_EXERCISE PROMPT_
List every line in the entries below that contains the word "closer".

_RECORDS FOR PROCESSING_
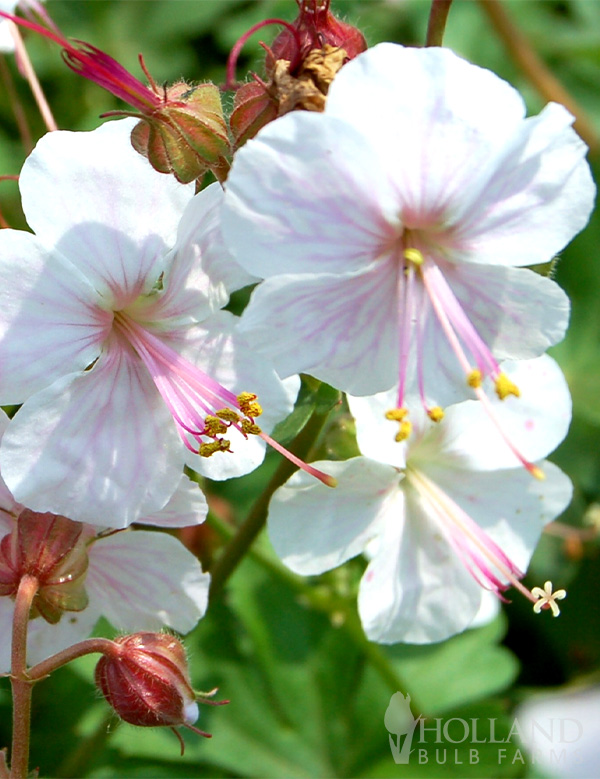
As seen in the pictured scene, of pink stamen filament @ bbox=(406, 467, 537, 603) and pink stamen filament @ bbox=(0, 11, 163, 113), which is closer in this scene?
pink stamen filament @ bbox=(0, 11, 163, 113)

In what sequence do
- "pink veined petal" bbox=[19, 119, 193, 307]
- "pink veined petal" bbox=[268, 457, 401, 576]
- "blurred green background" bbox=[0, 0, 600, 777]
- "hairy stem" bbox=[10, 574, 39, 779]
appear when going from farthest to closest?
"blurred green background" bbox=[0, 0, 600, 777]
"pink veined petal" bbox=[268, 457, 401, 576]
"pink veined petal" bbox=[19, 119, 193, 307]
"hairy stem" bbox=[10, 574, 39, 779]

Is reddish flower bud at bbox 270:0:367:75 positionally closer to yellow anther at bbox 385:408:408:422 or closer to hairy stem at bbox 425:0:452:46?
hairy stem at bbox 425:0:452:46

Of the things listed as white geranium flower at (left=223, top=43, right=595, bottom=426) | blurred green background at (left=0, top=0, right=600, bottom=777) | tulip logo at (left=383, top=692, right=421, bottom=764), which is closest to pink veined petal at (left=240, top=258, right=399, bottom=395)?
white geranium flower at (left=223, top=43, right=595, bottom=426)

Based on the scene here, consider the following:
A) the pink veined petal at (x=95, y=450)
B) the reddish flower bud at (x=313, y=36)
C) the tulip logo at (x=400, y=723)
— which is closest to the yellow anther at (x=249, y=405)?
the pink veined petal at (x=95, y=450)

---

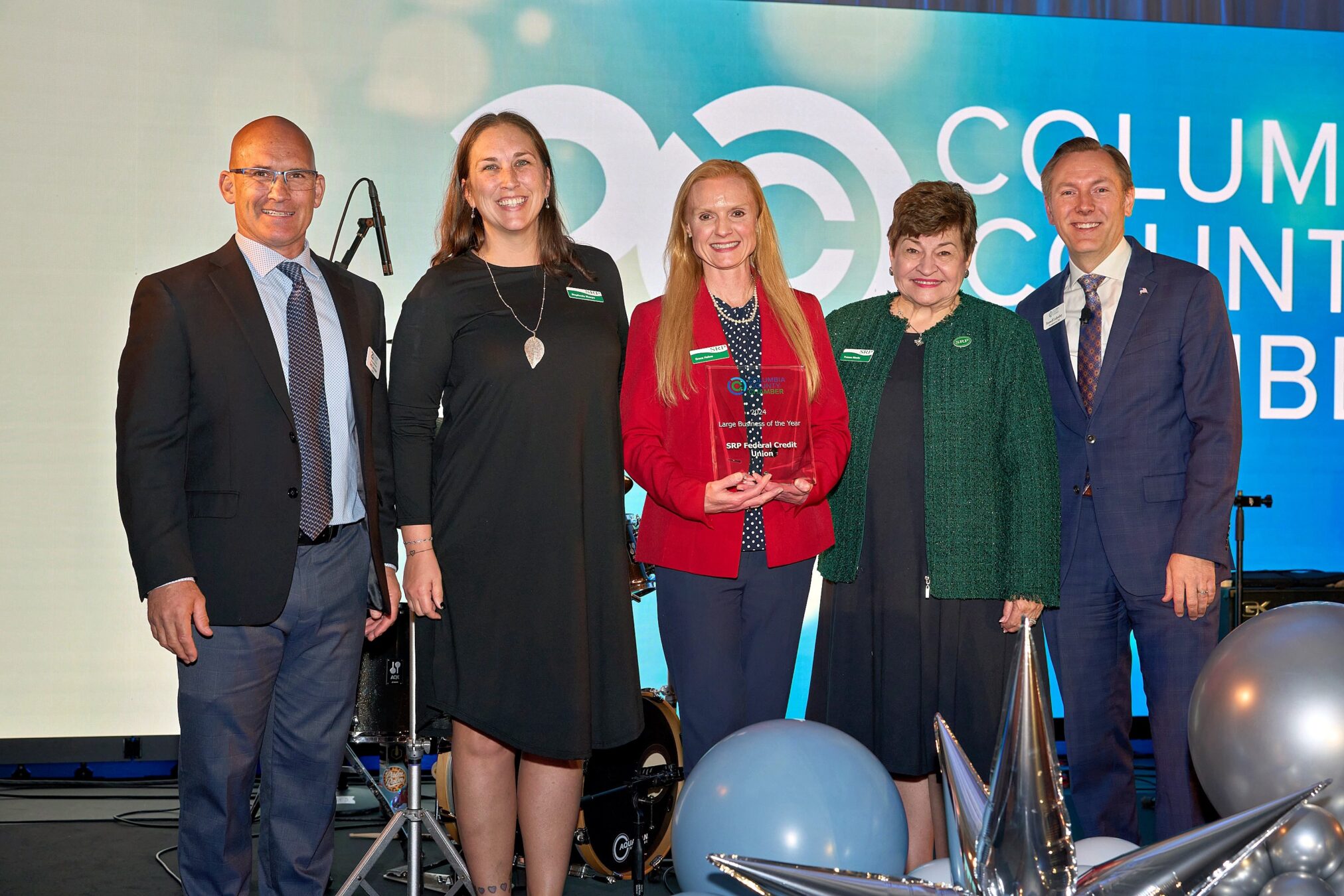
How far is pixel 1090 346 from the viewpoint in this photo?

_FULL RESPONSE_
As seen in the pictured scene, of pink stamen filament @ bbox=(406, 467, 537, 603) and pink stamen filament @ bbox=(0, 11, 163, 113), which is closer in this scene?
Is reddish flower bud at bbox 270:0:367:75 positionally closer to yellow anther at bbox 385:408:408:422 or closer to hairy stem at bbox 425:0:452:46?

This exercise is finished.